In the entries that follow, how many lines include the string "Galaxy"? The answer is the number only.
━━━ Extracted records ━━━
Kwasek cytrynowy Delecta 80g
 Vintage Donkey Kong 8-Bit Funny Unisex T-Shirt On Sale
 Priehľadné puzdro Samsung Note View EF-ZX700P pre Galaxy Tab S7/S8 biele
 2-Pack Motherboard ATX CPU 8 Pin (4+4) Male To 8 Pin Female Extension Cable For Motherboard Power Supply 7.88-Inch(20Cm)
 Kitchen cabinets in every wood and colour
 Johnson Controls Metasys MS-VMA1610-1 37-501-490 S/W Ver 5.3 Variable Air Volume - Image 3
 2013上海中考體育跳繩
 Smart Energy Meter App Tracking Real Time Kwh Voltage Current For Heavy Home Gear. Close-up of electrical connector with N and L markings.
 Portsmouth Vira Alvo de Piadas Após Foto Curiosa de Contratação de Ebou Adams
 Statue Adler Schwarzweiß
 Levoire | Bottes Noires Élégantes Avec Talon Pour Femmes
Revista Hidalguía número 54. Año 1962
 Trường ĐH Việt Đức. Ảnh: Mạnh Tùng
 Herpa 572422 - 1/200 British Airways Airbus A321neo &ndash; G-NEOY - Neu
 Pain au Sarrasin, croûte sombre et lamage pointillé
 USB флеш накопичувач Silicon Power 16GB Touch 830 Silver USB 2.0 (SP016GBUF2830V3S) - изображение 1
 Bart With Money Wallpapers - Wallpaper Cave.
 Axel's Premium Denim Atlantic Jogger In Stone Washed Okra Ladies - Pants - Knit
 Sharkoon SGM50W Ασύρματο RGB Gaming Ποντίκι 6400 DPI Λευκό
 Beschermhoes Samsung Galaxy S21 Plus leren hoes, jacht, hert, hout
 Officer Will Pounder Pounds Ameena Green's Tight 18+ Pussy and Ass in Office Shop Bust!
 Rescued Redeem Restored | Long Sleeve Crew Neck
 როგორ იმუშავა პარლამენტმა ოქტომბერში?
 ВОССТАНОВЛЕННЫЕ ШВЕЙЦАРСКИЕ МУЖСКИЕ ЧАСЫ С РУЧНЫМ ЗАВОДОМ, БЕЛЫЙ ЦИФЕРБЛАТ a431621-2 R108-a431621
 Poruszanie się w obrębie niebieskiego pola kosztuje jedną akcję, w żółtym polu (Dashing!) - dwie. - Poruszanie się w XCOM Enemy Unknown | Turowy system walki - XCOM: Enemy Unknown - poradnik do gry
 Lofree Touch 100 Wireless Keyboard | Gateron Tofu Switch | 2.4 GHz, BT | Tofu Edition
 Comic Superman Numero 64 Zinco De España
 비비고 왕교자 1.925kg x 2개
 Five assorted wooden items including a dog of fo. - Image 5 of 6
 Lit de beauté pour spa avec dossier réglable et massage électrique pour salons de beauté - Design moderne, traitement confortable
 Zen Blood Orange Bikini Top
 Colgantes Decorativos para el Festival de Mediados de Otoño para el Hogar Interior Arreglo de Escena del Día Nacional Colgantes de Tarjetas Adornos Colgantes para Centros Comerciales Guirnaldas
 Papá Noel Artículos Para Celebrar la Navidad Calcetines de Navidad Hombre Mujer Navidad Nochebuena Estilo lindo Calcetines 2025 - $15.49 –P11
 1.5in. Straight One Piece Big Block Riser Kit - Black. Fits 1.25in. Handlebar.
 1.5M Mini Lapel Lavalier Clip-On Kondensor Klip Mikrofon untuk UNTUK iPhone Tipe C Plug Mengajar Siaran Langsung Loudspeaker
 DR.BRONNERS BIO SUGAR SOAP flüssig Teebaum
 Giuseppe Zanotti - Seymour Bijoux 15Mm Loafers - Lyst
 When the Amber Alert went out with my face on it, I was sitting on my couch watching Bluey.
━━━
▸ Response area: 2